Leinfelden-Echterdingen lässt einen muslimischen Verein eine Moschee bauen - setzt aber eine Frist, die der Verein nicht einhält. Es kommt zum Rechtsstreit, der nun höchstrichterlich entschieden werden soll. Das Urteil könnte auch für andere Kommunen bedeutsam werden.
BGH-Außenansicht
Ein Hinweisschild mit Bundesadler und der Aufschrift Bundesgerichtshof, aufgenommen vor dem Bundesgerichtshof (BGH). © Uli Deck/dpa

Wie geht es mit dem Moschee-Projekt in Leinfelden-Echterdingen weiter? Der Bundesgerichtshof (BGH) will am 19. Januar eine Entscheidung im Rechtsstreit um den Bau einer Moschee im Landkreis Esslingen verkünden. Konkret verlangt die Stadt die Rückübertragung eines sogenannten Erbbaurechts, das sie einem muslimischen Verein im Jahr 2014 eingeräumt hatte.
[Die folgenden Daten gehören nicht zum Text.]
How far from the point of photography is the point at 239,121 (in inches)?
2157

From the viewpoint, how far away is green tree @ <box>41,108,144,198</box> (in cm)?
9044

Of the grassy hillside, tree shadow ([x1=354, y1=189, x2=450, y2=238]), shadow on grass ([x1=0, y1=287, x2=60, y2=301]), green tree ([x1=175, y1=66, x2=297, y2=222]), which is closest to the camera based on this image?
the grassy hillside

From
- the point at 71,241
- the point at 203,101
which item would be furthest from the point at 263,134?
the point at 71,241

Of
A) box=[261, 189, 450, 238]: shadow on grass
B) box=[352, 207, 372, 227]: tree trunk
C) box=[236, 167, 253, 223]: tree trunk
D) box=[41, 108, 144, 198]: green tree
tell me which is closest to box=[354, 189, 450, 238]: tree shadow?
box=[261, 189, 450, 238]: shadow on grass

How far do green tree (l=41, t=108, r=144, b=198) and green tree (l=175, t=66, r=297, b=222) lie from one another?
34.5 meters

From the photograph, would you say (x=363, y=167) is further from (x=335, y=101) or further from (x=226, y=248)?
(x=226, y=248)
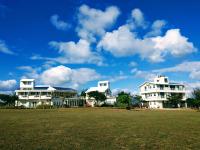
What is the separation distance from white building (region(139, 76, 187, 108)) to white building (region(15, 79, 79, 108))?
27.3m

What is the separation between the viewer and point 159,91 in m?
99.2

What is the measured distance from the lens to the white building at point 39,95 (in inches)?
4023

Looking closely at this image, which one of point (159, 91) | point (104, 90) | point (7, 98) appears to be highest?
point (104, 90)

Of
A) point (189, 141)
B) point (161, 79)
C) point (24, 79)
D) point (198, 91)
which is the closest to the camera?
point (189, 141)

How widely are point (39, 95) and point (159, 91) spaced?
45729 millimetres

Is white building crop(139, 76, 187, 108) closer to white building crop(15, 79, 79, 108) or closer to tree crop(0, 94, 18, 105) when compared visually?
white building crop(15, 79, 79, 108)

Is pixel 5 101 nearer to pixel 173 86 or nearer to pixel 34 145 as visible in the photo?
pixel 173 86

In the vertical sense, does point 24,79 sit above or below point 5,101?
above

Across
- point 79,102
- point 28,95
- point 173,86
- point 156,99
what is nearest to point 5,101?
point 28,95

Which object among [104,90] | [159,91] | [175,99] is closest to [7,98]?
[104,90]

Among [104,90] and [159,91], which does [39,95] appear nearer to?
[104,90]

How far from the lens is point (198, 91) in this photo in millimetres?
75750

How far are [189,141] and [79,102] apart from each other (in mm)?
92135

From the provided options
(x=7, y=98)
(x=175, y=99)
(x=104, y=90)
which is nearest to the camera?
(x=175, y=99)
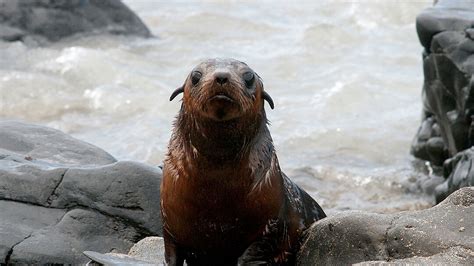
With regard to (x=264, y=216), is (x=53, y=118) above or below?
below

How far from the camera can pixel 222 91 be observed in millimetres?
4957

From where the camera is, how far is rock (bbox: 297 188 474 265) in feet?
16.2

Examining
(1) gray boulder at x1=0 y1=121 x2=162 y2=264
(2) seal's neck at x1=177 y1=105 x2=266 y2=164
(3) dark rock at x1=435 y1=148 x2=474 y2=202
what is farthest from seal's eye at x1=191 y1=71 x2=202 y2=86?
(3) dark rock at x1=435 y1=148 x2=474 y2=202

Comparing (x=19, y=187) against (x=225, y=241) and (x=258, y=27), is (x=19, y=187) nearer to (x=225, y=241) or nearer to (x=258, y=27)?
(x=225, y=241)

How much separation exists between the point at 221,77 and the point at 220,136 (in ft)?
1.20

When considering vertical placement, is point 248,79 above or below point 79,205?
above

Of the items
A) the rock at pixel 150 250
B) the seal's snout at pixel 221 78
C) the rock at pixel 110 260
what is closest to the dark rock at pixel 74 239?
the rock at pixel 150 250

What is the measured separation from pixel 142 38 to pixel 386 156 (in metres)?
7.18

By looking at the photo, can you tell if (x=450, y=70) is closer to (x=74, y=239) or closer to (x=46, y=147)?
(x=46, y=147)

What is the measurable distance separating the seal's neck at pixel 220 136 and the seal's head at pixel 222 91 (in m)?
0.05

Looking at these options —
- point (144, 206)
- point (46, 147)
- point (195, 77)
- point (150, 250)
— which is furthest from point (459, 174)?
point (195, 77)

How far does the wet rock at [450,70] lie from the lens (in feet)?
32.0

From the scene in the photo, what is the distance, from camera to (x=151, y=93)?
603 inches

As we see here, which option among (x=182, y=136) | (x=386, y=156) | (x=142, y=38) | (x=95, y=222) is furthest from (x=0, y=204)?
(x=142, y=38)
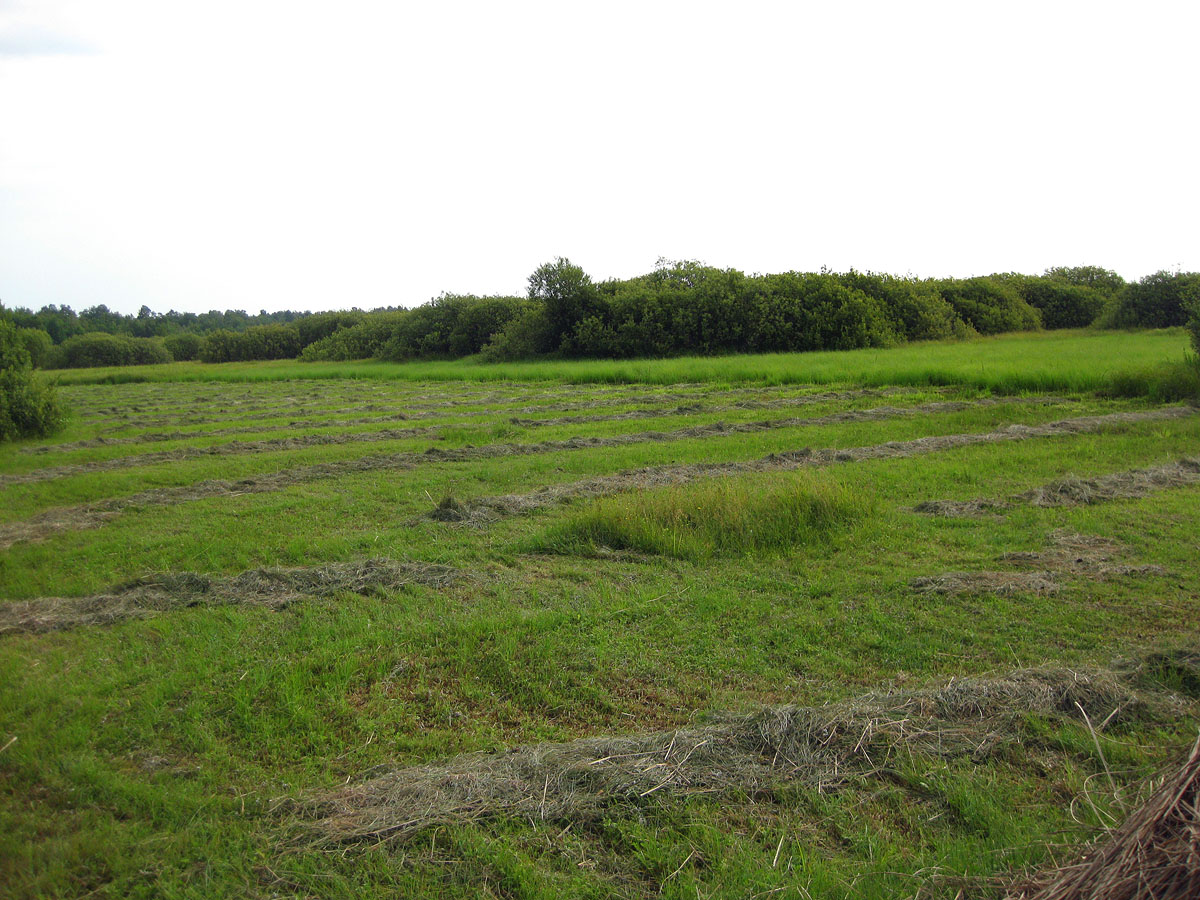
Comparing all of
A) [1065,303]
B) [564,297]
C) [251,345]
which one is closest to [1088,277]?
[1065,303]

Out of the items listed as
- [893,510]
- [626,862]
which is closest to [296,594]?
[626,862]

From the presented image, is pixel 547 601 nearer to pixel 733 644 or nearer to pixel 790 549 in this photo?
pixel 733 644

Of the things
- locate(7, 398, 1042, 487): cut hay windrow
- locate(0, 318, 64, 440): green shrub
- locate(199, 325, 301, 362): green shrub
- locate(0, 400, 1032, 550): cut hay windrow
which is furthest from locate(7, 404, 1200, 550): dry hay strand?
locate(199, 325, 301, 362): green shrub

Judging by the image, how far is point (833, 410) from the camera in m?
17.8

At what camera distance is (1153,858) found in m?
2.16

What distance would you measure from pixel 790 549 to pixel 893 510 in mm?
2053

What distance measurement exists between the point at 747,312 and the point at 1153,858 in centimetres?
3809

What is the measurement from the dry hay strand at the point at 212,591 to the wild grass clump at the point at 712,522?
1.58m

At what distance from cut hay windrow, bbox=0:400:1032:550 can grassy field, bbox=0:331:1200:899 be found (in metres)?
0.15

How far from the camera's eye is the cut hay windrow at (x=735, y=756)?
3539 millimetres

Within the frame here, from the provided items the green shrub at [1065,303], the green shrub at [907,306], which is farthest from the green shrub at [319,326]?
the green shrub at [1065,303]

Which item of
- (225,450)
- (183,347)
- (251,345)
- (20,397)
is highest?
(183,347)

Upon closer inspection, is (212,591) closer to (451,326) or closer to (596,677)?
(596,677)

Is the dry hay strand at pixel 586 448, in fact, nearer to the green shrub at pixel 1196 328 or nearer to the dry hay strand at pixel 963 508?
the green shrub at pixel 1196 328
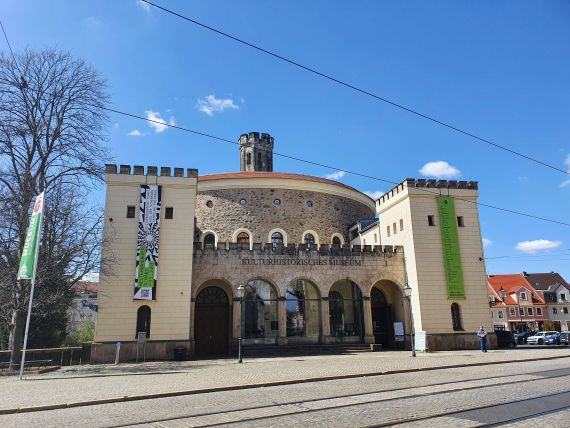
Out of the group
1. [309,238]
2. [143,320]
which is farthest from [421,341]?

Dass der Streit auch überregionale Relevanz bekommen könnte, deutete die Vorsitzende Richterin am Freitag an: Womöglich ließen sich anhand des Falles verallgemeinernde Aussagen treffen, die auch für andere Kommunen bedeutsam sein könnten, sagte Bettina Brückner in Karlsruhe.
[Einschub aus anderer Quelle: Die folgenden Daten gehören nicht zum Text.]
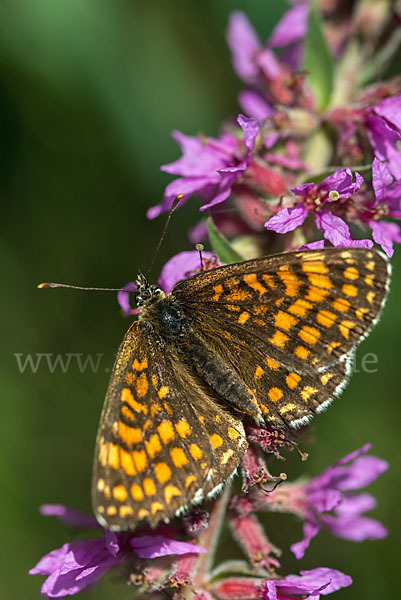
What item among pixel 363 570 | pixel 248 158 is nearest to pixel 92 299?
pixel 248 158

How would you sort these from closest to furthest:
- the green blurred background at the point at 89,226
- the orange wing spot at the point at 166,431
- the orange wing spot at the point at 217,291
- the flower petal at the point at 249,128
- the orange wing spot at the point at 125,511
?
the orange wing spot at the point at 125,511 → the orange wing spot at the point at 166,431 → the flower petal at the point at 249,128 → the orange wing spot at the point at 217,291 → the green blurred background at the point at 89,226

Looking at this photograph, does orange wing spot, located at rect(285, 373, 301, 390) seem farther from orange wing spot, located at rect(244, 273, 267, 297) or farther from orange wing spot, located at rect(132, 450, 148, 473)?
orange wing spot, located at rect(132, 450, 148, 473)

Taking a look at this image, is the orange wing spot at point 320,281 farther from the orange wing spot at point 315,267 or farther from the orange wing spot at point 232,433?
the orange wing spot at point 232,433

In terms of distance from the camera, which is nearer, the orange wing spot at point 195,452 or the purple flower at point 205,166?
the orange wing spot at point 195,452

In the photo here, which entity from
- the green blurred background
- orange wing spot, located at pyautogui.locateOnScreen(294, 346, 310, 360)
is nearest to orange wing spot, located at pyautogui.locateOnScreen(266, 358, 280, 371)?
orange wing spot, located at pyautogui.locateOnScreen(294, 346, 310, 360)

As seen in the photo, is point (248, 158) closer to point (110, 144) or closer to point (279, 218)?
point (279, 218)

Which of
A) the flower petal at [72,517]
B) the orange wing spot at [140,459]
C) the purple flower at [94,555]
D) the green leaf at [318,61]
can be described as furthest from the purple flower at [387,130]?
the flower petal at [72,517]
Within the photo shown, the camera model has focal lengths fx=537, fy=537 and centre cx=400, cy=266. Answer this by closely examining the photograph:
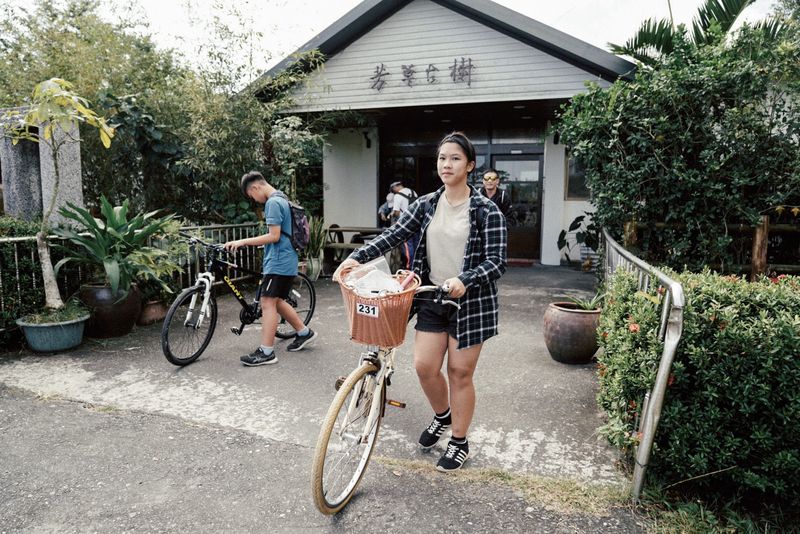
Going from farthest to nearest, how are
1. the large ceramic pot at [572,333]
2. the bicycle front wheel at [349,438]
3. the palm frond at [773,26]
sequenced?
1. the palm frond at [773,26]
2. the large ceramic pot at [572,333]
3. the bicycle front wheel at [349,438]

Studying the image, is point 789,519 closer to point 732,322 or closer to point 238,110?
point 732,322

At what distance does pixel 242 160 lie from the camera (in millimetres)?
8812

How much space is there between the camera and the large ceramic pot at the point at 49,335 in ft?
16.3

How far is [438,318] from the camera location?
2906 millimetres

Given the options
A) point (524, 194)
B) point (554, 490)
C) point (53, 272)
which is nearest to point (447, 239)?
point (554, 490)

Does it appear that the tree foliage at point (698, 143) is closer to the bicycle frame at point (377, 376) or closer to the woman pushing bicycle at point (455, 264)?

In dem Fall sollte das Erbbaurecht dem Verein unter anderem die Möglichkeit geben, auf einem städtischen Grundstück eine Moschee zu bauen. Doch dann gab es Streit: Als der Verein die Moschee nicht fristgerecht binnen vier Jahren fertiggestellt hatte, forderte die Stadt das Erbbaurecht wie vertraglich vereinbart zurück. Nun streiten die Parteien darüber, ob das Erbbaurecht möglicherweise doch nicht zurückgefordert werden kann. Juristisch ist der Fall nicht einfach. Brückner sprach von einem komplizierten Sachverhalt.

Das Oberlandesgericht Stuttgart hatte im September 2022 zugunsten der Stadt entschieden. Seiner Auffassung nach hat die Kommune gegen den Verein wegen des Verstoßes gegen die Bauverpflichtung einen vertraglichen Anspruch auf Rückübertragung des Erbbaurechts.

Es steht allerdings die Frage im Raum, ob das Rückforderungsrecht in diesem Fall eingeschränkt sein könnte. Denn der Vertrag enthält eine möglicherweise problematische Regelung zur Vergütung im Falle der Rückforderung: Eine Vergütung wird darin komplett ausgeschlossen. Das Kernproblem ist laut Brückner, ob sich dieser Vertragspassus auf die Möglichkeit auswirke, das Erbbaurecht zurückzufordern.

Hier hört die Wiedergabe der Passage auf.